Exercices:
**1)** Restituez sans rien changer le passage de l'extrait sur l'ERAR qui s'ouvre sur les mots contenant « [223]   Le défendeur » et se clôt sur « de la discrimination. ».
**2)** D'après l'extrait sur l'ERAR, en fonction de quoi le défendeur affirme-t-il qu'un pays d'origine désigné est sélectionné ?
**3)** Poursuivez l'extrait sur l'ERAR à partir de l'endroit où il s'arrête.

2)         Absence de discrimination causée par une période d’attente de 36 mois de l’ERAR

[221]   Si la Cour conclut à une distinction fondée sur un motif énuméré ou analogue, alors le défendeur soutient qu’une période d’attente de 36 mois de l’ERAR ne perpétue pas de préjugés ni de stéréotypes. Le défendeur souligne que l’article 109.1 et l’alinéa 112(2)b.1) de la LIPR ne comportent aucun énoncé fondé sur l’origine nationale concernant les demandeurs d’asile et que le seul énoncé que ces dispositions comportent concerne les conditions objectives du pays vis-à-vis de la protection de l’État dans les pays d’origine désignés. Selon le défendeur, lorsque les facteurs contextuels décrits dans l’arrêt Law c. Canada (Ministre de l’Emploi et de l’Immigration), [1999] 1 R.C.S. 497, au paragraphe 88, sont évalués, il est évident que ces dispositions législatives ont pour effet de renforcer les préjugés ou les stéréotypes.

a)         Degré de correspondance

[222]   Selon le défendeur, l’article 109.1 de la LIPR permet, en tant que condition initiale, la désignation d’un pays sur la base de critères mesurables et bien identifiés relatifs à l’issue des demandes présentées devant la SPR. Un pourcentage élevé de refus de la SPR, ou un taux élevé de retraits et d’abandons de demandeurs d’asile dans un pays donné, indique que de nombreuses demandes de ce pays sont non authentiques et non fondées. Le défendeur souligne que les désignations des pays d’origine désignés sont fondées sur des facteurs déclencheurs objectifs, suivi d’examens approfondis sur la situation dans les pays, et que la législation est fondée sur des évaluations éclairées de critères objectifs, et non de préjugés ou de stéréotypes.

b)         Absence de perpétuation d’un désavantage préexistant

[223]   Le défendeur soutient que le régime de désignation des pays d’origine désignés ne perpétue aucun désavantage historique. Selon le défendeur, les ressortissants de pays qui ne sont généralement pas réputés produire des réfugiés ne souffrent d’aucun désavantage historique au sens du paragraphe 15(1) de la Charte. Le défendeur affirme qu’un pays d’origine désigné est sélectionné en fonction des conditions de protection dans le pays, et que ces conditions ne constituent pas un marqueur historique de la discrimination.

Données fournies:

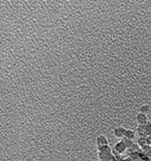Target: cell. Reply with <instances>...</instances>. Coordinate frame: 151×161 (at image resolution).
I'll use <instances>...</instances> for the list:
<instances>
[{"label": "cell", "mask_w": 151, "mask_h": 161, "mask_svg": "<svg viewBox=\"0 0 151 161\" xmlns=\"http://www.w3.org/2000/svg\"><path fill=\"white\" fill-rule=\"evenodd\" d=\"M150 106L148 105H147V104L143 105L140 107V108H139V112L147 114L150 111Z\"/></svg>", "instance_id": "7"}, {"label": "cell", "mask_w": 151, "mask_h": 161, "mask_svg": "<svg viewBox=\"0 0 151 161\" xmlns=\"http://www.w3.org/2000/svg\"><path fill=\"white\" fill-rule=\"evenodd\" d=\"M127 149V146L123 140H122L117 142L114 146V149L118 153H122Z\"/></svg>", "instance_id": "3"}, {"label": "cell", "mask_w": 151, "mask_h": 161, "mask_svg": "<svg viewBox=\"0 0 151 161\" xmlns=\"http://www.w3.org/2000/svg\"><path fill=\"white\" fill-rule=\"evenodd\" d=\"M126 130L127 129L123 127H116L113 130L114 135L118 138H123L125 137Z\"/></svg>", "instance_id": "4"}, {"label": "cell", "mask_w": 151, "mask_h": 161, "mask_svg": "<svg viewBox=\"0 0 151 161\" xmlns=\"http://www.w3.org/2000/svg\"><path fill=\"white\" fill-rule=\"evenodd\" d=\"M96 145L98 149L108 146V139L104 135H99L96 138Z\"/></svg>", "instance_id": "2"}, {"label": "cell", "mask_w": 151, "mask_h": 161, "mask_svg": "<svg viewBox=\"0 0 151 161\" xmlns=\"http://www.w3.org/2000/svg\"><path fill=\"white\" fill-rule=\"evenodd\" d=\"M137 132L139 137L147 138L151 135V123L148 122L143 125H138Z\"/></svg>", "instance_id": "1"}, {"label": "cell", "mask_w": 151, "mask_h": 161, "mask_svg": "<svg viewBox=\"0 0 151 161\" xmlns=\"http://www.w3.org/2000/svg\"><path fill=\"white\" fill-rule=\"evenodd\" d=\"M134 137H135V132L134 130L131 129H127L124 138H128L130 140H133Z\"/></svg>", "instance_id": "6"}, {"label": "cell", "mask_w": 151, "mask_h": 161, "mask_svg": "<svg viewBox=\"0 0 151 161\" xmlns=\"http://www.w3.org/2000/svg\"><path fill=\"white\" fill-rule=\"evenodd\" d=\"M136 119V122L138 124V125H143L148 122V117H147V114L142 113H140V112L137 114Z\"/></svg>", "instance_id": "5"}]
</instances>
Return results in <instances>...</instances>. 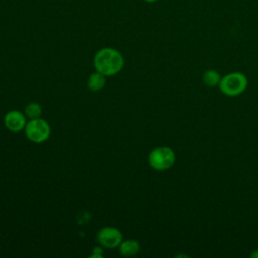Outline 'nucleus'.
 I'll list each match as a JSON object with an SVG mask.
<instances>
[{
	"mask_svg": "<svg viewBox=\"0 0 258 258\" xmlns=\"http://www.w3.org/2000/svg\"><path fill=\"white\" fill-rule=\"evenodd\" d=\"M94 66L104 76H114L123 69L124 58L117 49L105 47L95 54Z\"/></svg>",
	"mask_w": 258,
	"mask_h": 258,
	"instance_id": "1",
	"label": "nucleus"
},
{
	"mask_svg": "<svg viewBox=\"0 0 258 258\" xmlns=\"http://www.w3.org/2000/svg\"><path fill=\"white\" fill-rule=\"evenodd\" d=\"M4 123L8 130L12 132H19L25 128L26 118L20 111L12 110L5 115Z\"/></svg>",
	"mask_w": 258,
	"mask_h": 258,
	"instance_id": "6",
	"label": "nucleus"
},
{
	"mask_svg": "<svg viewBox=\"0 0 258 258\" xmlns=\"http://www.w3.org/2000/svg\"><path fill=\"white\" fill-rule=\"evenodd\" d=\"M26 137L35 143H41L45 141L50 134V127L48 123L40 118L30 119L24 128Z\"/></svg>",
	"mask_w": 258,
	"mask_h": 258,
	"instance_id": "4",
	"label": "nucleus"
},
{
	"mask_svg": "<svg viewBox=\"0 0 258 258\" xmlns=\"http://www.w3.org/2000/svg\"><path fill=\"white\" fill-rule=\"evenodd\" d=\"M119 249H120V253L123 256H133L139 252L140 245L136 240L129 239V240L122 241L119 245Z\"/></svg>",
	"mask_w": 258,
	"mask_h": 258,
	"instance_id": "7",
	"label": "nucleus"
},
{
	"mask_svg": "<svg viewBox=\"0 0 258 258\" xmlns=\"http://www.w3.org/2000/svg\"><path fill=\"white\" fill-rule=\"evenodd\" d=\"M250 257H252V258H258V249L254 250V251L250 254Z\"/></svg>",
	"mask_w": 258,
	"mask_h": 258,
	"instance_id": "11",
	"label": "nucleus"
},
{
	"mask_svg": "<svg viewBox=\"0 0 258 258\" xmlns=\"http://www.w3.org/2000/svg\"><path fill=\"white\" fill-rule=\"evenodd\" d=\"M41 112H42V109H41L40 105L36 102H31V103L27 104L25 107V110H24L25 116L30 119L39 118L41 115Z\"/></svg>",
	"mask_w": 258,
	"mask_h": 258,
	"instance_id": "10",
	"label": "nucleus"
},
{
	"mask_svg": "<svg viewBox=\"0 0 258 258\" xmlns=\"http://www.w3.org/2000/svg\"><path fill=\"white\" fill-rule=\"evenodd\" d=\"M248 85L247 78L240 72H232L221 78L219 88L228 97H236L242 94Z\"/></svg>",
	"mask_w": 258,
	"mask_h": 258,
	"instance_id": "2",
	"label": "nucleus"
},
{
	"mask_svg": "<svg viewBox=\"0 0 258 258\" xmlns=\"http://www.w3.org/2000/svg\"><path fill=\"white\" fill-rule=\"evenodd\" d=\"M175 161L174 151L167 146H159L152 149L148 155L149 165L158 171L169 169Z\"/></svg>",
	"mask_w": 258,
	"mask_h": 258,
	"instance_id": "3",
	"label": "nucleus"
},
{
	"mask_svg": "<svg viewBox=\"0 0 258 258\" xmlns=\"http://www.w3.org/2000/svg\"><path fill=\"white\" fill-rule=\"evenodd\" d=\"M122 233L114 227H105L97 234L98 242L106 248H116L122 242Z\"/></svg>",
	"mask_w": 258,
	"mask_h": 258,
	"instance_id": "5",
	"label": "nucleus"
},
{
	"mask_svg": "<svg viewBox=\"0 0 258 258\" xmlns=\"http://www.w3.org/2000/svg\"><path fill=\"white\" fill-rule=\"evenodd\" d=\"M145 2H147V3H153V2H155V1H157V0H144Z\"/></svg>",
	"mask_w": 258,
	"mask_h": 258,
	"instance_id": "12",
	"label": "nucleus"
},
{
	"mask_svg": "<svg viewBox=\"0 0 258 258\" xmlns=\"http://www.w3.org/2000/svg\"><path fill=\"white\" fill-rule=\"evenodd\" d=\"M221 81V76L216 70H207L203 74V82L208 87H215L219 85Z\"/></svg>",
	"mask_w": 258,
	"mask_h": 258,
	"instance_id": "9",
	"label": "nucleus"
},
{
	"mask_svg": "<svg viewBox=\"0 0 258 258\" xmlns=\"http://www.w3.org/2000/svg\"><path fill=\"white\" fill-rule=\"evenodd\" d=\"M105 83H106L105 76L99 72L91 74L88 79V87L92 92L101 91L104 88Z\"/></svg>",
	"mask_w": 258,
	"mask_h": 258,
	"instance_id": "8",
	"label": "nucleus"
}]
</instances>
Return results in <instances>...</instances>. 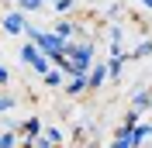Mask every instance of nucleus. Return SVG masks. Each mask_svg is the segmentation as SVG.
Wrapping results in <instances>:
<instances>
[{
    "label": "nucleus",
    "instance_id": "20e7f679",
    "mask_svg": "<svg viewBox=\"0 0 152 148\" xmlns=\"http://www.w3.org/2000/svg\"><path fill=\"white\" fill-rule=\"evenodd\" d=\"M56 7H59V10H69V7H73V0H56Z\"/></svg>",
    "mask_w": 152,
    "mask_h": 148
},
{
    "label": "nucleus",
    "instance_id": "7ed1b4c3",
    "mask_svg": "<svg viewBox=\"0 0 152 148\" xmlns=\"http://www.w3.org/2000/svg\"><path fill=\"white\" fill-rule=\"evenodd\" d=\"M59 79H62L59 73H45V83H48V86H59Z\"/></svg>",
    "mask_w": 152,
    "mask_h": 148
},
{
    "label": "nucleus",
    "instance_id": "f03ea898",
    "mask_svg": "<svg viewBox=\"0 0 152 148\" xmlns=\"http://www.w3.org/2000/svg\"><path fill=\"white\" fill-rule=\"evenodd\" d=\"M100 83H104V65H97L94 76H90V86H100Z\"/></svg>",
    "mask_w": 152,
    "mask_h": 148
},
{
    "label": "nucleus",
    "instance_id": "39448f33",
    "mask_svg": "<svg viewBox=\"0 0 152 148\" xmlns=\"http://www.w3.org/2000/svg\"><path fill=\"white\" fill-rule=\"evenodd\" d=\"M145 7H152V0H145Z\"/></svg>",
    "mask_w": 152,
    "mask_h": 148
},
{
    "label": "nucleus",
    "instance_id": "f257e3e1",
    "mask_svg": "<svg viewBox=\"0 0 152 148\" xmlns=\"http://www.w3.org/2000/svg\"><path fill=\"white\" fill-rule=\"evenodd\" d=\"M4 28H7L10 35H18V31H24V17H21V14H7V17H4Z\"/></svg>",
    "mask_w": 152,
    "mask_h": 148
}]
</instances>
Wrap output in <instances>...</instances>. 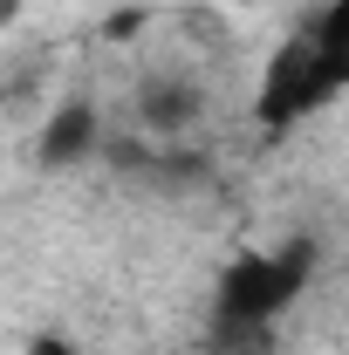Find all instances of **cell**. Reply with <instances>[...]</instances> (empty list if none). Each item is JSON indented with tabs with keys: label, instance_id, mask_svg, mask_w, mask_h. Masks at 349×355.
<instances>
[{
	"label": "cell",
	"instance_id": "8992f818",
	"mask_svg": "<svg viewBox=\"0 0 349 355\" xmlns=\"http://www.w3.org/2000/svg\"><path fill=\"white\" fill-rule=\"evenodd\" d=\"M21 14H28V0H0V35H7V28H14Z\"/></svg>",
	"mask_w": 349,
	"mask_h": 355
},
{
	"label": "cell",
	"instance_id": "7a4b0ae2",
	"mask_svg": "<svg viewBox=\"0 0 349 355\" xmlns=\"http://www.w3.org/2000/svg\"><path fill=\"white\" fill-rule=\"evenodd\" d=\"M308 273H315V239H288L274 253H240L219 273V321L226 328H267L274 314L302 301Z\"/></svg>",
	"mask_w": 349,
	"mask_h": 355
},
{
	"label": "cell",
	"instance_id": "277c9868",
	"mask_svg": "<svg viewBox=\"0 0 349 355\" xmlns=\"http://www.w3.org/2000/svg\"><path fill=\"white\" fill-rule=\"evenodd\" d=\"M131 116L151 137H178V130H192V123H206V89H199V76H185V69H151L131 89Z\"/></svg>",
	"mask_w": 349,
	"mask_h": 355
},
{
	"label": "cell",
	"instance_id": "3957f363",
	"mask_svg": "<svg viewBox=\"0 0 349 355\" xmlns=\"http://www.w3.org/2000/svg\"><path fill=\"white\" fill-rule=\"evenodd\" d=\"M103 144H110V123H103V110L83 103V96H69V103H55L42 116V130H35V164L42 171H83L103 157Z\"/></svg>",
	"mask_w": 349,
	"mask_h": 355
},
{
	"label": "cell",
	"instance_id": "6da1fadb",
	"mask_svg": "<svg viewBox=\"0 0 349 355\" xmlns=\"http://www.w3.org/2000/svg\"><path fill=\"white\" fill-rule=\"evenodd\" d=\"M343 76H349L343 14H329L322 28H308V35L274 48V62H267V76H261V123L267 130H288V123L315 116L322 103H336Z\"/></svg>",
	"mask_w": 349,
	"mask_h": 355
},
{
	"label": "cell",
	"instance_id": "5b68a950",
	"mask_svg": "<svg viewBox=\"0 0 349 355\" xmlns=\"http://www.w3.org/2000/svg\"><path fill=\"white\" fill-rule=\"evenodd\" d=\"M28 355H76V342H69V335H55V328H48V335H35V342H28Z\"/></svg>",
	"mask_w": 349,
	"mask_h": 355
}]
</instances>
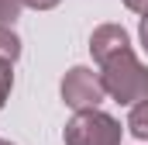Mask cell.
Returning <instances> with one entry per match:
<instances>
[{
	"instance_id": "cell-1",
	"label": "cell",
	"mask_w": 148,
	"mask_h": 145,
	"mask_svg": "<svg viewBox=\"0 0 148 145\" xmlns=\"http://www.w3.org/2000/svg\"><path fill=\"white\" fill-rule=\"evenodd\" d=\"M100 83L107 90V97H114L117 104H141L148 100V66H141V59L124 48L114 59H107L100 66Z\"/></svg>"
},
{
	"instance_id": "cell-2",
	"label": "cell",
	"mask_w": 148,
	"mask_h": 145,
	"mask_svg": "<svg viewBox=\"0 0 148 145\" xmlns=\"http://www.w3.org/2000/svg\"><path fill=\"white\" fill-rule=\"evenodd\" d=\"M121 121L103 110H83L73 114L66 124V145H121Z\"/></svg>"
},
{
	"instance_id": "cell-3",
	"label": "cell",
	"mask_w": 148,
	"mask_h": 145,
	"mask_svg": "<svg viewBox=\"0 0 148 145\" xmlns=\"http://www.w3.org/2000/svg\"><path fill=\"white\" fill-rule=\"evenodd\" d=\"M107 97L103 83H100V72H93L90 66H73V69L62 76V100L66 107H73L76 114L83 110H100Z\"/></svg>"
},
{
	"instance_id": "cell-4",
	"label": "cell",
	"mask_w": 148,
	"mask_h": 145,
	"mask_svg": "<svg viewBox=\"0 0 148 145\" xmlns=\"http://www.w3.org/2000/svg\"><path fill=\"white\" fill-rule=\"evenodd\" d=\"M124 48H131V38L127 31L121 28V24H100L93 35H90V52H93V59L103 66L107 59H114L117 52H124Z\"/></svg>"
},
{
	"instance_id": "cell-5",
	"label": "cell",
	"mask_w": 148,
	"mask_h": 145,
	"mask_svg": "<svg viewBox=\"0 0 148 145\" xmlns=\"http://www.w3.org/2000/svg\"><path fill=\"white\" fill-rule=\"evenodd\" d=\"M127 128H131L134 138L148 142V100H141V104L131 107V114H127Z\"/></svg>"
},
{
	"instance_id": "cell-6",
	"label": "cell",
	"mask_w": 148,
	"mask_h": 145,
	"mask_svg": "<svg viewBox=\"0 0 148 145\" xmlns=\"http://www.w3.org/2000/svg\"><path fill=\"white\" fill-rule=\"evenodd\" d=\"M17 55H21V38L14 35L10 28H3V24H0V59L14 62Z\"/></svg>"
},
{
	"instance_id": "cell-7",
	"label": "cell",
	"mask_w": 148,
	"mask_h": 145,
	"mask_svg": "<svg viewBox=\"0 0 148 145\" xmlns=\"http://www.w3.org/2000/svg\"><path fill=\"white\" fill-rule=\"evenodd\" d=\"M10 86H14V62L0 59V107H3L7 97H10Z\"/></svg>"
},
{
	"instance_id": "cell-8",
	"label": "cell",
	"mask_w": 148,
	"mask_h": 145,
	"mask_svg": "<svg viewBox=\"0 0 148 145\" xmlns=\"http://www.w3.org/2000/svg\"><path fill=\"white\" fill-rule=\"evenodd\" d=\"M21 0H0V24L7 28V24H14L17 17H21Z\"/></svg>"
},
{
	"instance_id": "cell-9",
	"label": "cell",
	"mask_w": 148,
	"mask_h": 145,
	"mask_svg": "<svg viewBox=\"0 0 148 145\" xmlns=\"http://www.w3.org/2000/svg\"><path fill=\"white\" fill-rule=\"evenodd\" d=\"M24 7H35V10H52V7H59L62 0H21Z\"/></svg>"
},
{
	"instance_id": "cell-10",
	"label": "cell",
	"mask_w": 148,
	"mask_h": 145,
	"mask_svg": "<svg viewBox=\"0 0 148 145\" xmlns=\"http://www.w3.org/2000/svg\"><path fill=\"white\" fill-rule=\"evenodd\" d=\"M124 7H131V10H134V14H141V17L148 14V0H124Z\"/></svg>"
},
{
	"instance_id": "cell-11",
	"label": "cell",
	"mask_w": 148,
	"mask_h": 145,
	"mask_svg": "<svg viewBox=\"0 0 148 145\" xmlns=\"http://www.w3.org/2000/svg\"><path fill=\"white\" fill-rule=\"evenodd\" d=\"M138 35H141V45H145V52H148V14L141 17V24H138Z\"/></svg>"
},
{
	"instance_id": "cell-12",
	"label": "cell",
	"mask_w": 148,
	"mask_h": 145,
	"mask_svg": "<svg viewBox=\"0 0 148 145\" xmlns=\"http://www.w3.org/2000/svg\"><path fill=\"white\" fill-rule=\"evenodd\" d=\"M0 145H14V142H0Z\"/></svg>"
}]
</instances>
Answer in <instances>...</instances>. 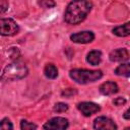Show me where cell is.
<instances>
[{
	"label": "cell",
	"mask_w": 130,
	"mask_h": 130,
	"mask_svg": "<svg viewBox=\"0 0 130 130\" xmlns=\"http://www.w3.org/2000/svg\"><path fill=\"white\" fill-rule=\"evenodd\" d=\"M75 93H76V90L74 88H66L64 91H62V95H65L66 98H70Z\"/></svg>",
	"instance_id": "cell-20"
},
{
	"label": "cell",
	"mask_w": 130,
	"mask_h": 130,
	"mask_svg": "<svg viewBox=\"0 0 130 130\" xmlns=\"http://www.w3.org/2000/svg\"><path fill=\"white\" fill-rule=\"evenodd\" d=\"M69 76L75 82L80 84H86L93 82L102 78L103 72L101 70H88V69H72L69 72Z\"/></svg>",
	"instance_id": "cell-3"
},
{
	"label": "cell",
	"mask_w": 130,
	"mask_h": 130,
	"mask_svg": "<svg viewBox=\"0 0 130 130\" xmlns=\"http://www.w3.org/2000/svg\"><path fill=\"white\" fill-rule=\"evenodd\" d=\"M86 61L92 66L99 65L101 63V61H102V53H101V51H98V50L90 51L86 56Z\"/></svg>",
	"instance_id": "cell-11"
},
{
	"label": "cell",
	"mask_w": 130,
	"mask_h": 130,
	"mask_svg": "<svg viewBox=\"0 0 130 130\" xmlns=\"http://www.w3.org/2000/svg\"><path fill=\"white\" fill-rule=\"evenodd\" d=\"M69 126L67 119L63 117H54L46 122L43 126L44 130H66Z\"/></svg>",
	"instance_id": "cell-4"
},
{
	"label": "cell",
	"mask_w": 130,
	"mask_h": 130,
	"mask_svg": "<svg viewBox=\"0 0 130 130\" xmlns=\"http://www.w3.org/2000/svg\"><path fill=\"white\" fill-rule=\"evenodd\" d=\"M95 130H117L116 123L108 117H98L93 122Z\"/></svg>",
	"instance_id": "cell-6"
},
{
	"label": "cell",
	"mask_w": 130,
	"mask_h": 130,
	"mask_svg": "<svg viewBox=\"0 0 130 130\" xmlns=\"http://www.w3.org/2000/svg\"><path fill=\"white\" fill-rule=\"evenodd\" d=\"M119 87L117 85L116 82L114 81H107V82H104L103 84H101L100 86V92L104 95H111V94H114L118 91Z\"/></svg>",
	"instance_id": "cell-10"
},
{
	"label": "cell",
	"mask_w": 130,
	"mask_h": 130,
	"mask_svg": "<svg viewBox=\"0 0 130 130\" xmlns=\"http://www.w3.org/2000/svg\"><path fill=\"white\" fill-rule=\"evenodd\" d=\"M77 109L85 117H89V116L98 113L101 110L100 106L98 104H95V103H92V102H82V103H79L77 105Z\"/></svg>",
	"instance_id": "cell-7"
},
{
	"label": "cell",
	"mask_w": 130,
	"mask_h": 130,
	"mask_svg": "<svg viewBox=\"0 0 130 130\" xmlns=\"http://www.w3.org/2000/svg\"><path fill=\"white\" fill-rule=\"evenodd\" d=\"M109 58L113 62H123L128 60L129 58V52L125 48H120L112 51L109 55Z\"/></svg>",
	"instance_id": "cell-9"
},
{
	"label": "cell",
	"mask_w": 130,
	"mask_h": 130,
	"mask_svg": "<svg viewBox=\"0 0 130 130\" xmlns=\"http://www.w3.org/2000/svg\"><path fill=\"white\" fill-rule=\"evenodd\" d=\"M115 74L123 77H130V62L122 63L115 69Z\"/></svg>",
	"instance_id": "cell-13"
},
{
	"label": "cell",
	"mask_w": 130,
	"mask_h": 130,
	"mask_svg": "<svg viewBox=\"0 0 130 130\" xmlns=\"http://www.w3.org/2000/svg\"><path fill=\"white\" fill-rule=\"evenodd\" d=\"M8 8V2L6 1H1L0 2V12L1 13H4Z\"/></svg>",
	"instance_id": "cell-22"
},
{
	"label": "cell",
	"mask_w": 130,
	"mask_h": 130,
	"mask_svg": "<svg viewBox=\"0 0 130 130\" xmlns=\"http://www.w3.org/2000/svg\"><path fill=\"white\" fill-rule=\"evenodd\" d=\"M91 8H92V3L90 1H85V0L72 1L68 4L65 10L64 19L69 24H73V25L79 24L86 18Z\"/></svg>",
	"instance_id": "cell-1"
},
{
	"label": "cell",
	"mask_w": 130,
	"mask_h": 130,
	"mask_svg": "<svg viewBox=\"0 0 130 130\" xmlns=\"http://www.w3.org/2000/svg\"><path fill=\"white\" fill-rule=\"evenodd\" d=\"M44 73H45L46 77H48L50 79H54L58 76V69L54 64H47L45 66Z\"/></svg>",
	"instance_id": "cell-14"
},
{
	"label": "cell",
	"mask_w": 130,
	"mask_h": 130,
	"mask_svg": "<svg viewBox=\"0 0 130 130\" xmlns=\"http://www.w3.org/2000/svg\"><path fill=\"white\" fill-rule=\"evenodd\" d=\"M0 26L2 36H14L19 30L17 23L12 18H1Z\"/></svg>",
	"instance_id": "cell-5"
},
{
	"label": "cell",
	"mask_w": 130,
	"mask_h": 130,
	"mask_svg": "<svg viewBox=\"0 0 130 130\" xmlns=\"http://www.w3.org/2000/svg\"><path fill=\"white\" fill-rule=\"evenodd\" d=\"M39 5H41L42 7L44 8H51V7H54L55 6V2L54 1H40L39 2Z\"/></svg>",
	"instance_id": "cell-19"
},
{
	"label": "cell",
	"mask_w": 130,
	"mask_h": 130,
	"mask_svg": "<svg viewBox=\"0 0 130 130\" xmlns=\"http://www.w3.org/2000/svg\"><path fill=\"white\" fill-rule=\"evenodd\" d=\"M125 130H130V127H129V128H126Z\"/></svg>",
	"instance_id": "cell-24"
},
{
	"label": "cell",
	"mask_w": 130,
	"mask_h": 130,
	"mask_svg": "<svg viewBox=\"0 0 130 130\" xmlns=\"http://www.w3.org/2000/svg\"><path fill=\"white\" fill-rule=\"evenodd\" d=\"M27 67L26 65L18 60H15L11 63H9L2 72L1 79L3 81H8V80H16V79H21L27 75Z\"/></svg>",
	"instance_id": "cell-2"
},
{
	"label": "cell",
	"mask_w": 130,
	"mask_h": 130,
	"mask_svg": "<svg viewBox=\"0 0 130 130\" xmlns=\"http://www.w3.org/2000/svg\"><path fill=\"white\" fill-rule=\"evenodd\" d=\"M1 130H13L12 123L10 122L9 119L4 118L1 121Z\"/></svg>",
	"instance_id": "cell-16"
},
{
	"label": "cell",
	"mask_w": 130,
	"mask_h": 130,
	"mask_svg": "<svg viewBox=\"0 0 130 130\" xmlns=\"http://www.w3.org/2000/svg\"><path fill=\"white\" fill-rule=\"evenodd\" d=\"M125 103H126V100L124 99V98H122V96H119V98H116L114 101H113V104L115 105V106H123V105H125Z\"/></svg>",
	"instance_id": "cell-21"
},
{
	"label": "cell",
	"mask_w": 130,
	"mask_h": 130,
	"mask_svg": "<svg viewBox=\"0 0 130 130\" xmlns=\"http://www.w3.org/2000/svg\"><path fill=\"white\" fill-rule=\"evenodd\" d=\"M68 110V105L65 103H57L54 107V111L57 113H63Z\"/></svg>",
	"instance_id": "cell-17"
},
{
	"label": "cell",
	"mask_w": 130,
	"mask_h": 130,
	"mask_svg": "<svg viewBox=\"0 0 130 130\" xmlns=\"http://www.w3.org/2000/svg\"><path fill=\"white\" fill-rule=\"evenodd\" d=\"M113 34L117 37H127L130 36V21L126 22L122 25H119L115 28H113Z\"/></svg>",
	"instance_id": "cell-12"
},
{
	"label": "cell",
	"mask_w": 130,
	"mask_h": 130,
	"mask_svg": "<svg viewBox=\"0 0 130 130\" xmlns=\"http://www.w3.org/2000/svg\"><path fill=\"white\" fill-rule=\"evenodd\" d=\"M8 56L11 59H17L19 56V50L17 48H9L8 49Z\"/></svg>",
	"instance_id": "cell-18"
},
{
	"label": "cell",
	"mask_w": 130,
	"mask_h": 130,
	"mask_svg": "<svg viewBox=\"0 0 130 130\" xmlns=\"http://www.w3.org/2000/svg\"><path fill=\"white\" fill-rule=\"evenodd\" d=\"M70 39L72 42L77 44H87L94 40V35L90 30H84V31H79L71 35Z\"/></svg>",
	"instance_id": "cell-8"
},
{
	"label": "cell",
	"mask_w": 130,
	"mask_h": 130,
	"mask_svg": "<svg viewBox=\"0 0 130 130\" xmlns=\"http://www.w3.org/2000/svg\"><path fill=\"white\" fill-rule=\"evenodd\" d=\"M123 117L126 119V120H130V108L124 113V115H123Z\"/></svg>",
	"instance_id": "cell-23"
},
{
	"label": "cell",
	"mask_w": 130,
	"mask_h": 130,
	"mask_svg": "<svg viewBox=\"0 0 130 130\" xmlns=\"http://www.w3.org/2000/svg\"><path fill=\"white\" fill-rule=\"evenodd\" d=\"M20 129L21 130H37V125L26 120H22L20 122Z\"/></svg>",
	"instance_id": "cell-15"
}]
</instances>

Réponses:
**1)**
[223]   Le défendeur soutient que le régime de désignation des pays d’origine désignés ne perpétue aucun désavantage historique. Selon le défendeur, les ressortissants de pays qui ne sont généralement pas réputés produire des réfugiés ne souffrent d’aucun désavantage historique au sens du paragraphe 15(1) de la Charte. Le défendeur affirme qu’un pays d’origine désigné est sélectionné en fonction des conditions de protection dans le pays, et que ces conditions ne constituent pas un marqueur historique de la discrimination.

**2)** En fonction des conditions de protection dans le pays.

**3)**
[224]   Le défendeur affirme que les moyens choisis pour rationaliser le système de détermination du statut de réfugié correspondent aux besoins des personnes concernées. Le défendeur affirme que le système limite l’accès à une évaluation des risques après demande sur la base d’une évaluation approfondie et objective de la protection nationale disponible dans le pays d’origine, tout en maintenant des possibilités d’accéder à une évaluation individualisée des risques, le cas échéant.

[225]   De l’avis du défendeur, la comparaison faite par les demandeurs entre des ressortissants d’un pays d’origine désigné et des ressortissants qui ne proviennent pas d’un pays d’origine désigné est erronée. Leur analyse du désavantage comparatif considère de manière étroite deux processus différents : le processus d’ERAR et le processus de report. Selon le demandeur, le renvoi d’un demandeur d’asile d’un pays d’origine désigné du Canada au cours de la période d’attente de 36 mois est comparable à un renvoi du Canada d’un demandeur d’asile ne provenant pas d’un pays d’origine désigné au cours de la période d’attente de 12 mois. Selon le défendeur, il n’y a aucun désavantage pour un demandeur d’asile d’un pays d’origine désigné.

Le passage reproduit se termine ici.